While the government made it clear that it had no intention of canceling the plan, Interior Minister Eli Yishai apologized for the timing of the announcement.
“The approval was a purely technical matter, and we had no intention of insulting or seeking a confrontation with the US vice president,” he said.
Netanyahu pledged to set up a committee to formulate regulations that would prevent similar announcements at sensitive times in the future.
Since the Ramat Shlomo incident, there has been speculation of a de facto construction freeze in east Jerusalem. Though some 433 units have been approved since Biden’s visit, the Post recently reported that in the three months before he came, more than 3,000 units passed some level of approval.
Though former prime ministers have discussed incorporating the capital’s Arab neighborhoods into a future Palestinian state, the Jewish areas over the Green Line but within the municipal borders have always been viewed as consensus neighborhoods, even by many on the Left.
“Today I wouldn’t say that Ramat Shlomo is a test,” dovish city councillor Meir Margalit told Post reporter Melanie Lidman. “Today I’d say that Sheikh Jarrah and Silwan are the test, not Ramat Shlomo. Today it doesn’t matter if they build 1,000 houses in Ramat Shlomo. It would bother me more if Jews took a single house in Sheikh Jarrah or Silwan. One house in Sheikh Jarrah is worse than 1,000 houses in Ramat Shlomo.”
When construction in Pisgat Ze’ev was approved in August, Meretz city councillor Pepe Alalu criticized the timing of the plan but not the substance.
“I’ve always said that I don’t have a problem with building in Pisgat Ze’ev in general,” Alalu said.

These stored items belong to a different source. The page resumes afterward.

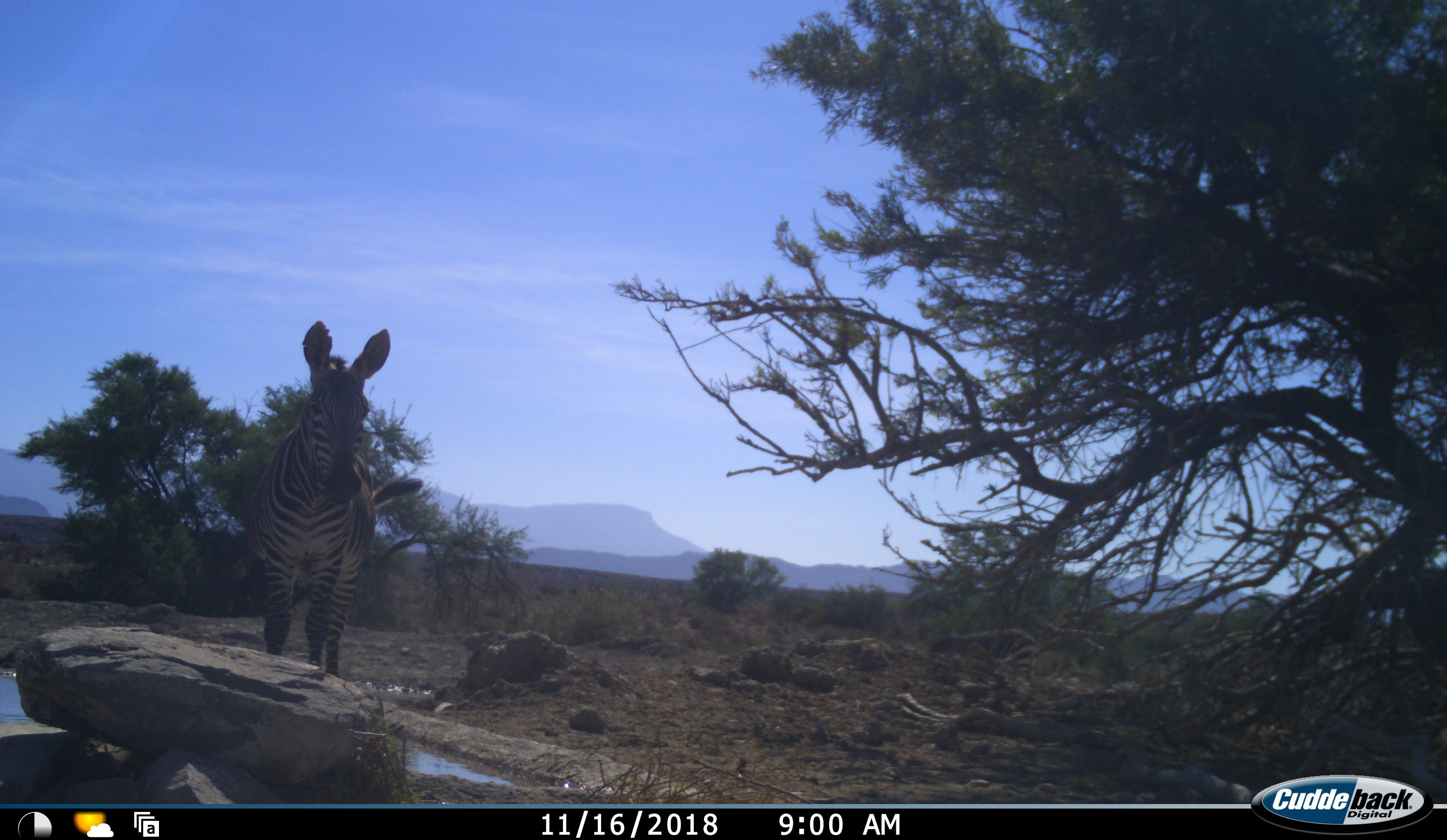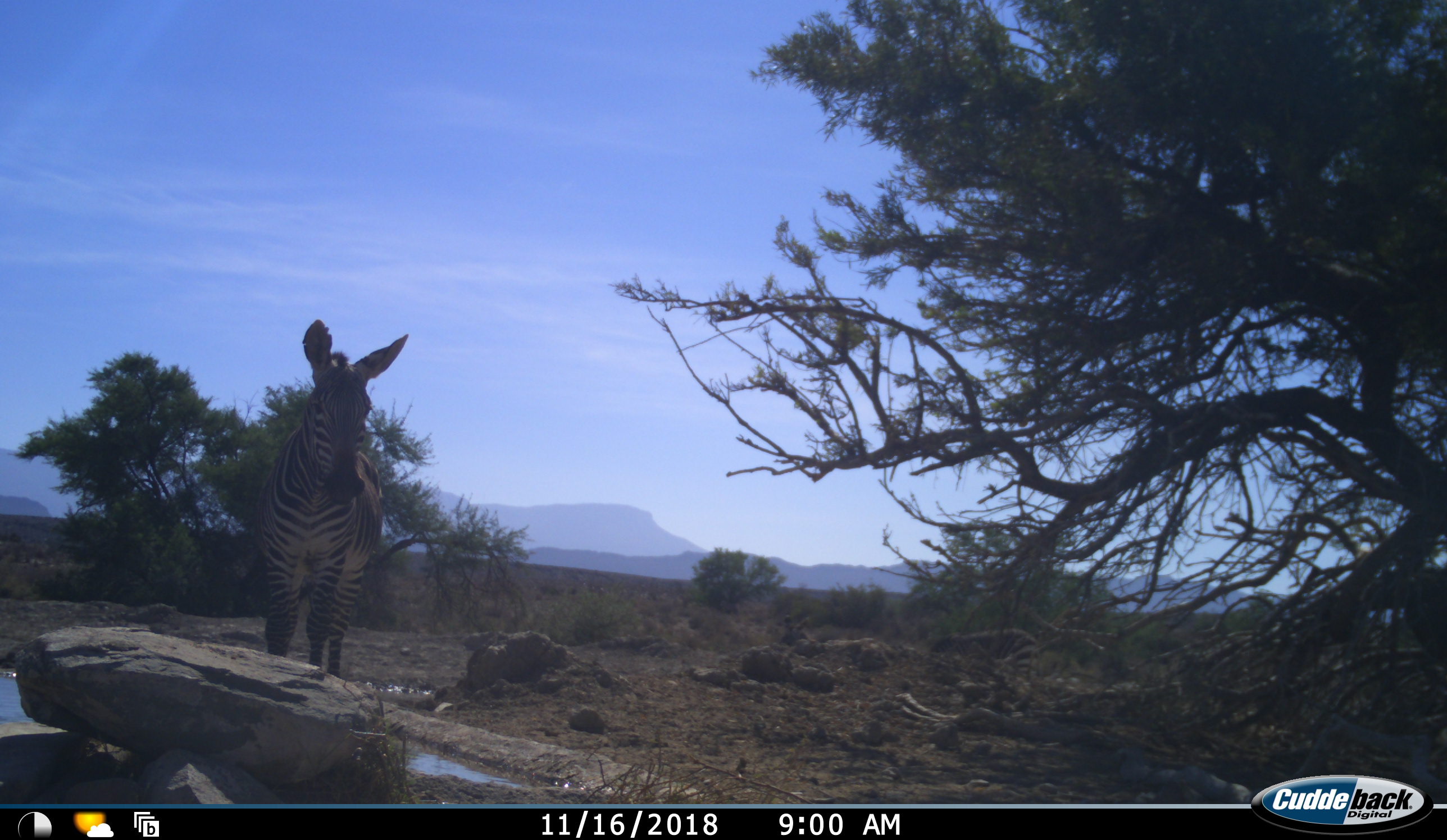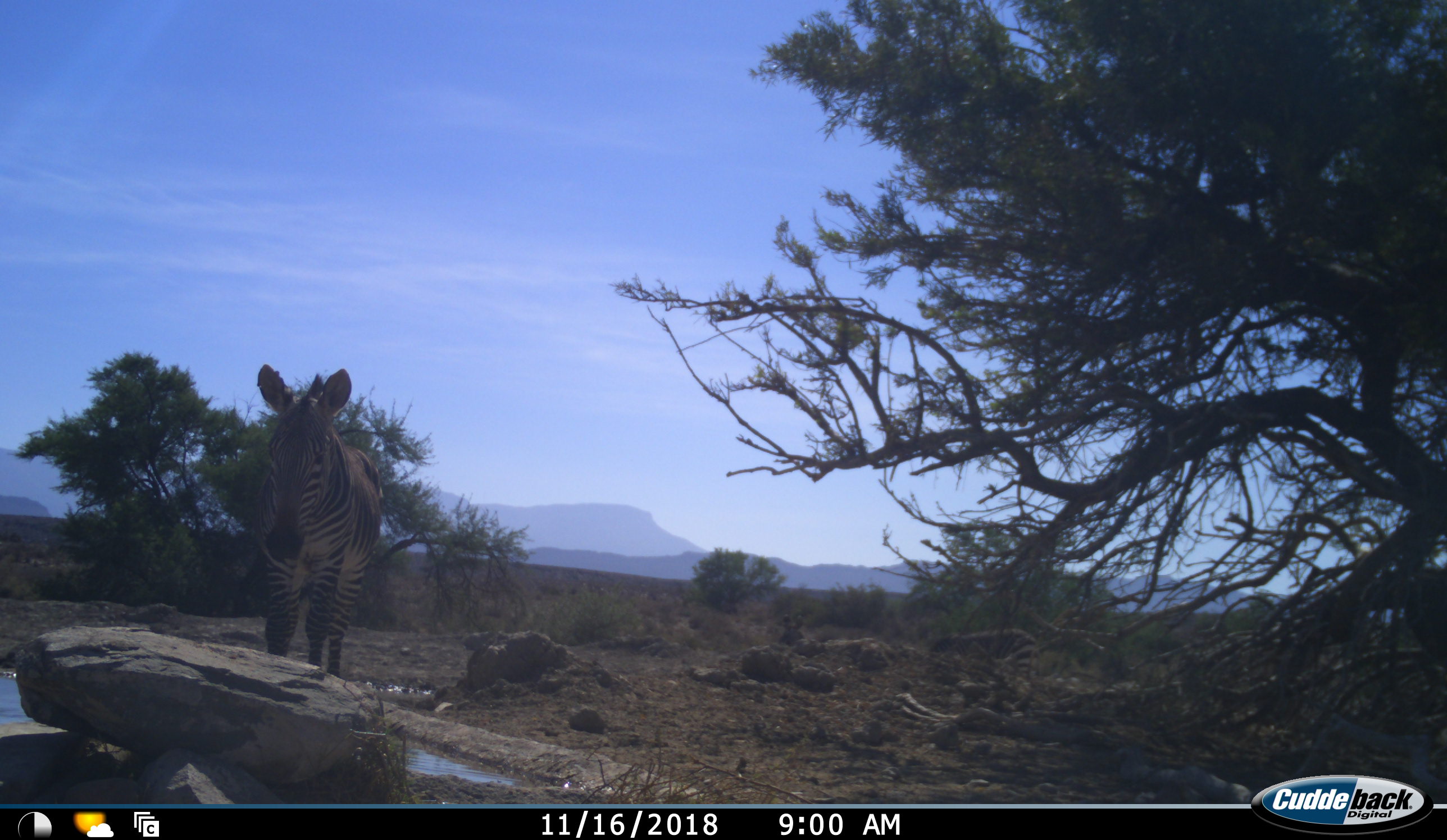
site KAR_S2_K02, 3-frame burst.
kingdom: Animalia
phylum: Chordata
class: Mammalia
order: Perissodactyla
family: Equidae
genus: Equus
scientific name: Equus zebra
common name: mountain zebra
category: zebramountain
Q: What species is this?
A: Zebramountain (mountain zebra) (Equus zebra).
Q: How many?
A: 1.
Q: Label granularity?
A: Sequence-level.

According to Jonathan Schanzer, vice president of the Research Foundation for Defense of Democracies, President Barack Obama’s condemnation of the construction projects in Gilo and Ramat Shlomo appears to represent a rather drastic change in US policy.
“The president’s approach, which differed drastically from what his predecessor George W. Bush put in writing, appears to assume that anything over the 1967 lines is Palestinian. Of course, this approach challenges the facts on the ground,” he says.
Indeed, he adds, Washington has – sometimes reluctantly – seen all of the capital’s Jewish neighborhoods remaining in Israeli hands in a final-status agreement.
“The tacit understanding in Washington in recent years has been that the majority of Israeli residents living in the cluster of communities extending eastward from Jerusalem – totaling some 200,000 people – would be folded into Israel’s final borders, should a peace deal be struck with the Palestinians. Because these communities extend beyond the 1967 borders, it was expected that land swaps or other deals would be made to accommodate Palestinian demands,” he says.
But with direct talks with the Palestinian Authority already under way, could the change in the consensus in Washington over Jewish neighborhoods over the Green Line in Jerusalem impact their future? “As we have seen in the past, everything is negotiable.
But if the president views these areas as Palestinian territorial concessions, we may assume that he will ask Israel to cede territory elsewhere on the Israeli side of the Green Line,” says Schanzer.
With the construction freeze due to expire in a few weeks and the fragile peace talks preempted by a terror attack, it is too soon to draw conclusions about Jerusalem’s future. But it seems that the politically, religiously and culturally fractured city has become just a little bit more divided in the past year.